Nine months after increasing its management efforts on Mille Lacs Lake, the Minnesota Department of Natural Resources recently released 10 million walleye fry into the lake as part of a major research project.
The mosquito-sized baby walleye were released over several days starting May 5 at various locations around the lake. Given a special chemical marker, the fry can be differentiated from wild walleye by fisheries biologists. When biologists survey the lake’s young fish this fall, they will be able to compare the number of wild walleye to the stocked ones.

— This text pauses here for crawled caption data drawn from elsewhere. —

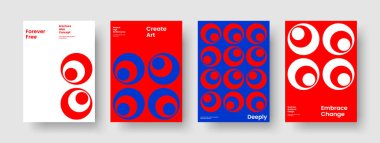 Geometrik Sancak Şablonu. Soyut Poster Düzeni. İzole edilmiş İş Sunumu Tasarımı. El ilanı. Broşür. Rapor verin. Geçmişi. Kitap kapağı. Not defteri. El ilanı. Katalog. Dergi. Broşür. Broşür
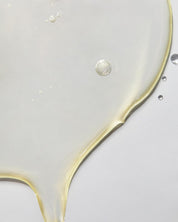 OBAGI Professional-C Serum 15% 5ml Deluxe Sample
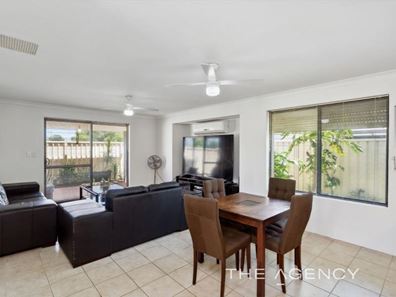 5 Troy Street, Bassendean WA 6054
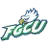 Bonita Bay Collegiate Classic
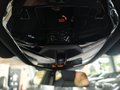 BMW 520d Tour.xDr M Sport Pro ACC/Pano/360°/B&W/21"/HUD - foto 4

This comparison will provide an estimate of the wild fry hatched in the lake this spring. Mille Lacs currently has enough spawning walleye, but if natural production ever dropped to a level where stocking became necessary, the information from the study will also help DNR determine an appropriate stocking rate.
Last August, the DNR committed to the stocking plan and study as a part of a long-term project aimed at improving the Mille Lacs Lake walleye population while building a closer working relationship with the Mille Lacs community.
“The walleye fry release marks another milestone in our efforts to ensure the long-term health of Mille Lacs Lake,” said Commissioner Tom Landwehr. “Mille Lacs is in many ways a world-class fishery, and we are committed to making it better.”
In addition to better understanding walleye population dynamics, Landwehr said the DNR is using regulations to help build the lake’s walleye population. The state instituted catch-and-release regulations earlier this year aimed at protecting young walleye so they could grow older and reach spawning age.
The walleye fry project started earlier this spring when DNR biologists collected 160 quarts of walleye eggs from Mille Lacs Lake and fertilized them. The fry were hatched at a St. Paul facility and marked with oxytetracycline, a common antibiotic that places a mark on the fish’s ear bone. Biologists will catch them along with wild walleye this fall, look for the hatchery mark, and learn more about the lake’s walleye reproduction.
In addition to releasing walleye fry into the lake, the DNR is conducting a major study to better estimate how walleye survive after being caught by anglers and released. Data from the “hooking mortality” study will aid the agency in setting future walleye regulations. The DNR has also studied what predator fish eat to better understand the predator-prey relationships in the lake. Future work may also include a more detailed look at the food web of the lake, including potential effects of invasive species on the production of key prey fish including tullibee (cisco) and yellow perch.
Here are other significant management steps the agency has undertaken in the last nine months:
Created a new advisory committee: The DNR created a 17-member Mille Lacs Lake Advisory Committee to help guide future management decisions. The committee has met eight times since last October and has covered topics such as walleye population monitoring, fisheries treaty management, creel surveys, hooking mortality, stocking, and fishing regulations. The Committee is now working to identify new issues the DNR should consider.
Proposed a new fisheries facility: The DNR is hoping the Legislature will approve a $3.5 million bonding project this session, proposed by Gov. Mark Dayton, to build a new fisheries management facility on the lake. In addition to a cool-water hatchery, the facility will accommodate educational, research, visitor and interpretive functions, and serve as a location for public meetings. Lawmakers have until May 22 to approve the proposal.
New staff: Staffing assignments have been adjusted to focus exclusively on Mille Lacs, including a new outreach specialist and a new Mille Lacs project leader. These staff will provide more capacity for monitoring, foster better communication with local stakeholders, help with various expanded efforts, and assist the community with outreach and marketing efforts.
Promoting other fishing and outdoor recreation: The DNR is promoting the other great fishing in the lake, including northern pike, smallmouth bass and muskellunge, and the many recreational resources in the region. In an ongoing partnership with Explore Minnesota Tourism, the DNR is collaborating on the Do the Lake outreach campaign to draw more visitors to the lake.
Increased transparency of quota setting: The DNR has increased the transparency of the quota-setting process by inviting both DNR and band members of the fisheries technical committee to report on the process at an advisory committee meeting. A long-standing policy of inviting key legislators will continue and will be encouraged as well.